**Consignes**:
- 1) Résumez en deux phrases l'extrait sur l'exposition Severini.
- 2) D'après l'extrait sur l'exposition Severini, quel mot aurait dû remplacer « centripède » ?
- 3) Prolongez l'extrait sur l'exposition Severini à la suite de sa dernière phrase.

**Extrait du document**:
====

Car monsieur Severini a fait un peu de tout: du cubisme, du pointillisme, du divisionisme, du futurisme, du néo-classicisme, et surement quelques autres mouvements artistiques de l’époque. Au moins, on ne s’ennuie pas à cette exposition!
La sélection d’œuvres est très intéressante, elles sont toutes plus belles les unes que les autres, mais le commissaire a été nettement moins doué pour les titres des tableaux: entre les fautes d’italien et les titres du type « Expansion sphérique de la lumière centripède et centrifuge. Simultanéisme » (centripède? la lumière a les pieds en dedans? Décidément, dans le milieu de l’histoire de l’art, à défaut d’avoir une quelconque culture scientifique, ils pourraient au moins faire l’effort d’ouvrir un dictionnaire et de trouver le mot centripète), on a un peu l’impression d’une scénographie bâclée. C’est dommage.

====

**Données d'entrée**:

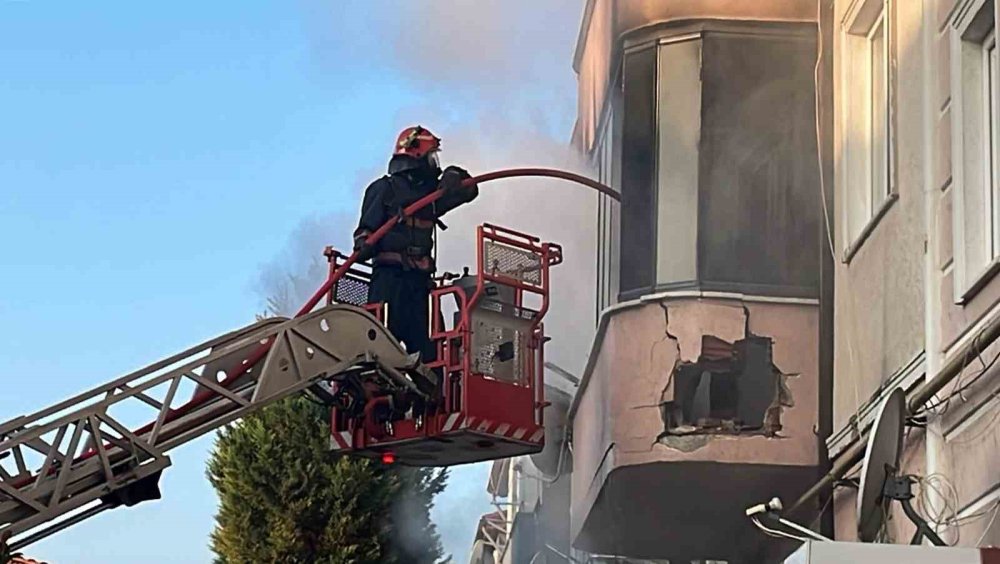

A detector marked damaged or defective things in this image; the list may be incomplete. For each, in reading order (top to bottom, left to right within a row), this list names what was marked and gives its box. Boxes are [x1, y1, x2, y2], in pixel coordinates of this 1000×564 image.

====

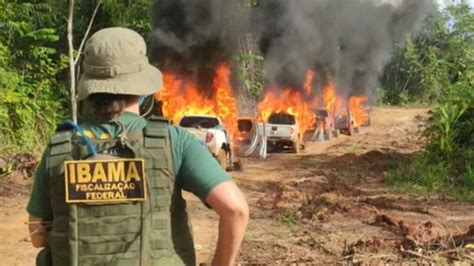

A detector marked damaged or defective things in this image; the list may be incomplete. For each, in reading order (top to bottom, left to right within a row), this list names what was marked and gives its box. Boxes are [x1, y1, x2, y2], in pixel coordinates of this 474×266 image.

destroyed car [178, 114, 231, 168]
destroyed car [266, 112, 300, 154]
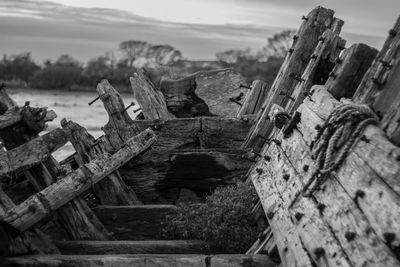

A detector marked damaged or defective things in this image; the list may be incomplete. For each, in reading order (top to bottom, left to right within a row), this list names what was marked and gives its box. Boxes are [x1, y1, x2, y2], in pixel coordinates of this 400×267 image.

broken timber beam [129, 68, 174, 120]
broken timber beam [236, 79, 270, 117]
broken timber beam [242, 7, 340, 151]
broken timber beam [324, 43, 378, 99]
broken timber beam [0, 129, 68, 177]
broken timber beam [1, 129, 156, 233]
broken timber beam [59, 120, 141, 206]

====

**Réponses aux consignes**:
- 1) L'exposition est variée, car Severini a pratiqué de nombreux mouvements artistiques, dont le cubisme, le pointillisme et le futurisme, et la sélection d'œuvres est jugée très intéressante. En revanche, le commissaire a été moins doué pour les titres des tableaux, dont les fautes d'italien et les erreurs comme « centripède » donnent l'impression d'une scénographie bâclée.

- 2) Le mot « centripète ».

- 3)
Les danseuses divisionistes de Severini font penser à des femmes en mouvement qui se regarderaient dans un miroir brisé. On est loin des danseuses de Degas. Ici tout bouge. Comme un mécanisme un peu fou.
Ses tableaux pointillistes, qui rappellent un peu Signac, ne sont pas particulièrement accrocheurs.
En revanche, son avancée vers de plus en plus d’abstraction offre au spectateur un feu d’artifice de couleurs et des titres sous forme d’équations farfelues de type danseuse=mer ou danseuse+mer=bouquet de fleurs
Au début de la première guerre mondiale, il réalise un certain nombre de tableaux ayant pour thème la guerre. Il s’agit avant tout d’exprimer « l’idée » de la guerre, et pas d’en fait un rendu réaliste. Les mots écrits envahissent la toile, et prolongent les armes et leurs projectiles dans le très célèbre tableau « canons en action » (vous avez dû le croiser dans vos livres d’histoire).
Notez que le tableau est en français. Pourtant Gino Severini est italien (comme son nom le suggère) mais il a beaucoup vécu à Paris où il déclare « être né intellectuellement et spirituellement ».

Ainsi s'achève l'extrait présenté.